Transcribed page contents:
========
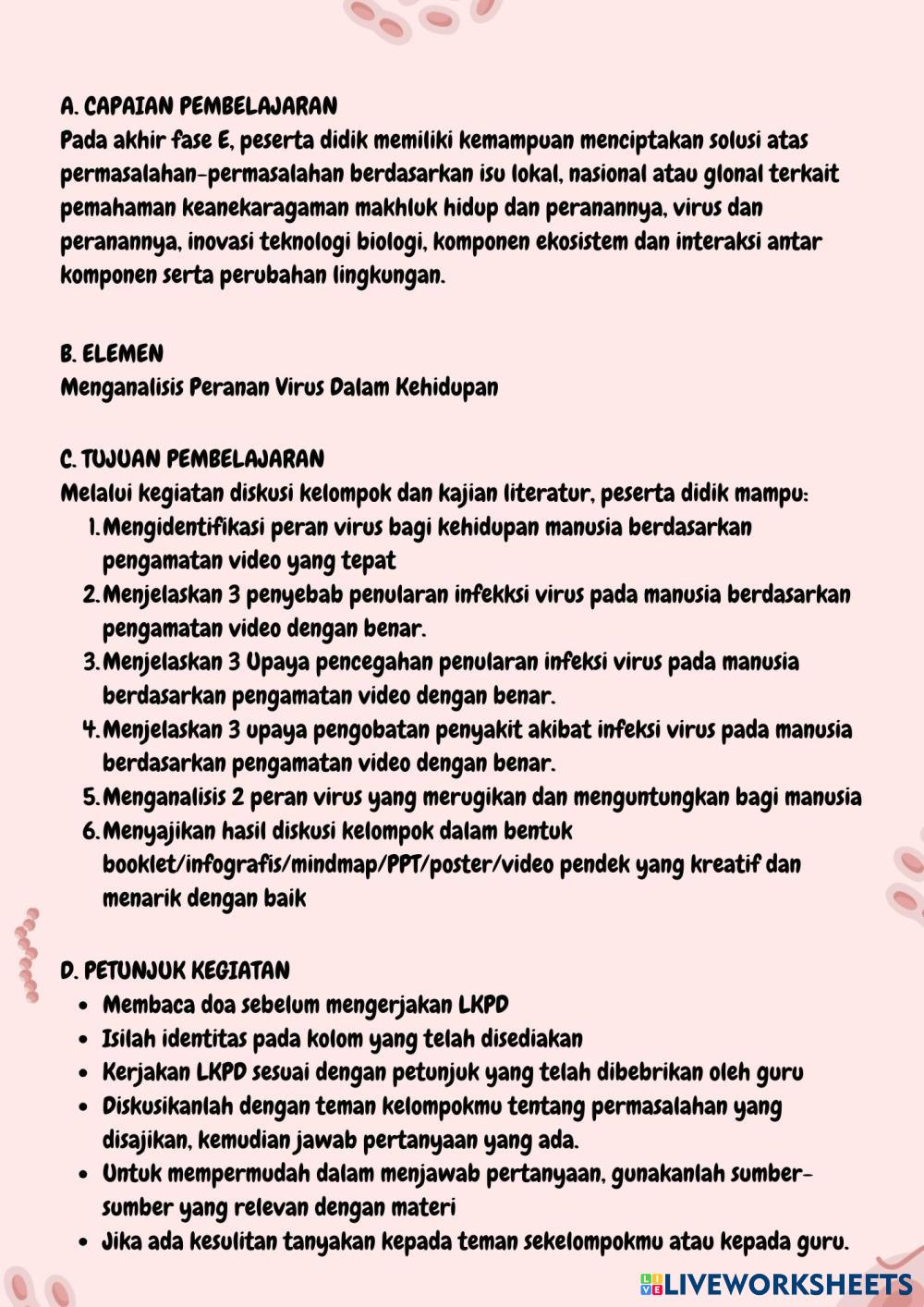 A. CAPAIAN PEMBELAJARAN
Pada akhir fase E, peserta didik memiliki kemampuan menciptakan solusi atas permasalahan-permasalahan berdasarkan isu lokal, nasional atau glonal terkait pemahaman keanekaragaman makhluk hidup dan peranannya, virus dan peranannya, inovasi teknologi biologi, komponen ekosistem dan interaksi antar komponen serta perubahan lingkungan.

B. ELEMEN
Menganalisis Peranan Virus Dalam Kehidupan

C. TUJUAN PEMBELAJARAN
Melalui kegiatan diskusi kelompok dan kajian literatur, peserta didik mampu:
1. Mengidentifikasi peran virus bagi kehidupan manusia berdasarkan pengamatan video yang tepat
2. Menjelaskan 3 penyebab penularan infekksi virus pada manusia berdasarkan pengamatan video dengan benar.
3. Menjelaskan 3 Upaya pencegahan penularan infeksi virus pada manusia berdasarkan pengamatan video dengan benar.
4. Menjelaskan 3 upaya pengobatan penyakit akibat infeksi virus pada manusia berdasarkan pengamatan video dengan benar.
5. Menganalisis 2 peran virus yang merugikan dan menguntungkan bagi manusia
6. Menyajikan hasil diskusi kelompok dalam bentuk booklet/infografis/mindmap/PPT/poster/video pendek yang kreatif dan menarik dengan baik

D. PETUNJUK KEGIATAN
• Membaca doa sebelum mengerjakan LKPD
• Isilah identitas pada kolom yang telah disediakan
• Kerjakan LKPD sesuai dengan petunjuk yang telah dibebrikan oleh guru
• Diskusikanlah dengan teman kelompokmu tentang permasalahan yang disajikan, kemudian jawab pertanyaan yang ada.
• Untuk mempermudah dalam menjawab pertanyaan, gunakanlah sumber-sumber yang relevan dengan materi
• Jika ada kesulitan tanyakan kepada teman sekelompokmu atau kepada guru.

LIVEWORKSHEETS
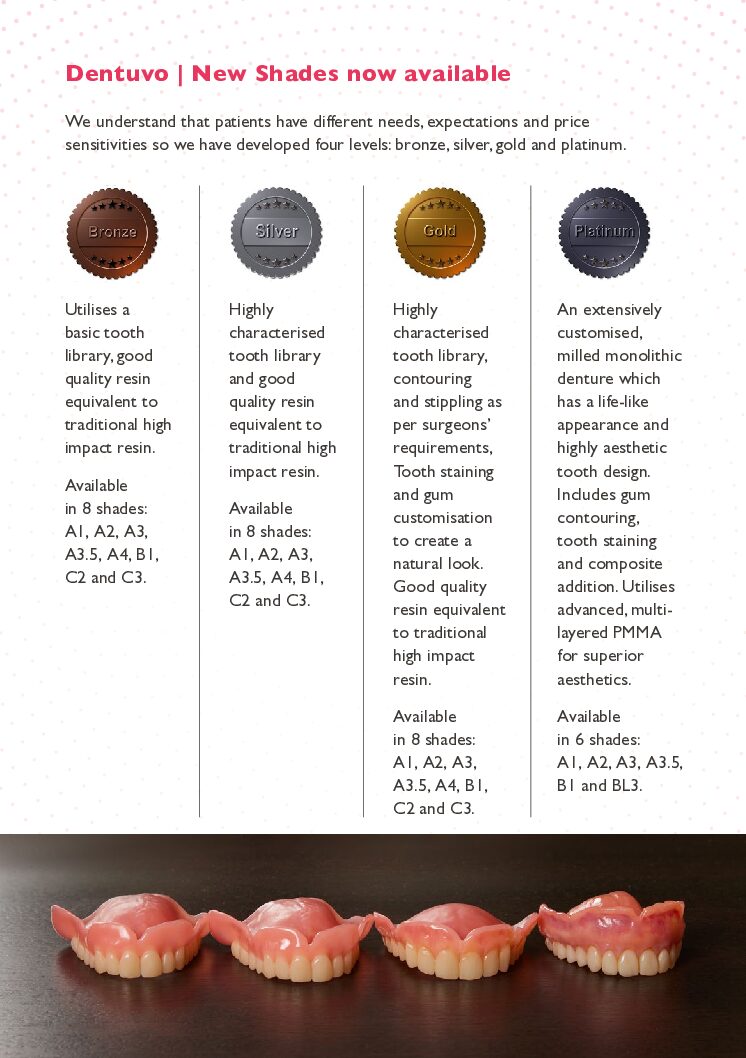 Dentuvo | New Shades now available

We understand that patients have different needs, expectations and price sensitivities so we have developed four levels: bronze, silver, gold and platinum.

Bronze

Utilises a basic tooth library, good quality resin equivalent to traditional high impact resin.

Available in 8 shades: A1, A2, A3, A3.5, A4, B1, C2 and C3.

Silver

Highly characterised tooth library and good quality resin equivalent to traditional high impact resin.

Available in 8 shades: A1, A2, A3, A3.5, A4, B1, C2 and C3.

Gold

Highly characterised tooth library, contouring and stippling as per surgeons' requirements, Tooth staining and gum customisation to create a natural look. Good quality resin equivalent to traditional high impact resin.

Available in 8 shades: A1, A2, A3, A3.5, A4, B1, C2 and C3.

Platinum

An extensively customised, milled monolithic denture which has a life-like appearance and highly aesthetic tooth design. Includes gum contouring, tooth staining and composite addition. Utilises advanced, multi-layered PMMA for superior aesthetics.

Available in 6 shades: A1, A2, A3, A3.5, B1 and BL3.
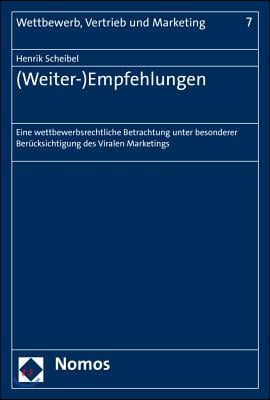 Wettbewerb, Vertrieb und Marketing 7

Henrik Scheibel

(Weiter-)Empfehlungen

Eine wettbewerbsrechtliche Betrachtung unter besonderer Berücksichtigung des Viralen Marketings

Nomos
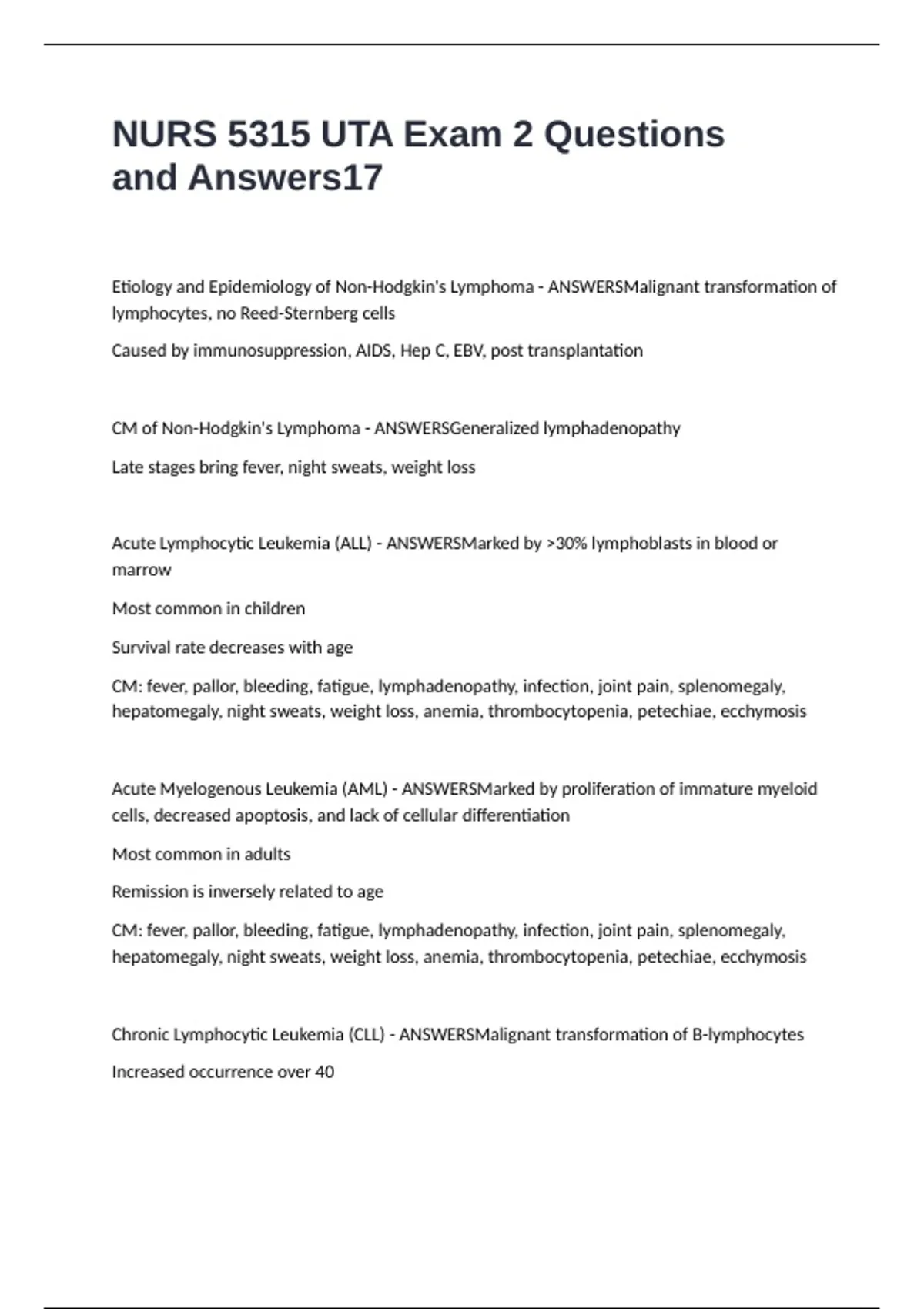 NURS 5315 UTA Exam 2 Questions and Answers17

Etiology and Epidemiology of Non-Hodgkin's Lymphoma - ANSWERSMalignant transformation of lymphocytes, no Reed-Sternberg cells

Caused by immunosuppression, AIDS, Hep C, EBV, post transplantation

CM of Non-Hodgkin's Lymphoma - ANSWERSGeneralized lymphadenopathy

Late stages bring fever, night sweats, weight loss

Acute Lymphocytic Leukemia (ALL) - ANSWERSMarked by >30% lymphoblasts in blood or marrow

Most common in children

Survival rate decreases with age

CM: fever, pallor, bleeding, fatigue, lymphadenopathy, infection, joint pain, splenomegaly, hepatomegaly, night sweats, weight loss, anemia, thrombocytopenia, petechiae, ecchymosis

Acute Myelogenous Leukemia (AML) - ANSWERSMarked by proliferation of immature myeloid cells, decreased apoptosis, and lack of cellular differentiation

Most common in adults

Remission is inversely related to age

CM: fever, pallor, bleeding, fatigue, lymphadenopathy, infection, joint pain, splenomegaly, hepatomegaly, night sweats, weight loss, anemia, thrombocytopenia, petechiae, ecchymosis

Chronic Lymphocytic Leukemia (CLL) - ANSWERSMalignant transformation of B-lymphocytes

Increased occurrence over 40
========
▶ **Task statement**
Search the records above for the string "Lymphocytic" and copy each line that holds it.

▶ **Written answer**
Acute Lymphocytic Leukemia (ALL) - ANSWERSMarked by >30% lymphoblasts in blood or marrow
Chronic Lymphocytic Leukemia (CLL) - ANSWERSMalignant transformation of B-lymphocytes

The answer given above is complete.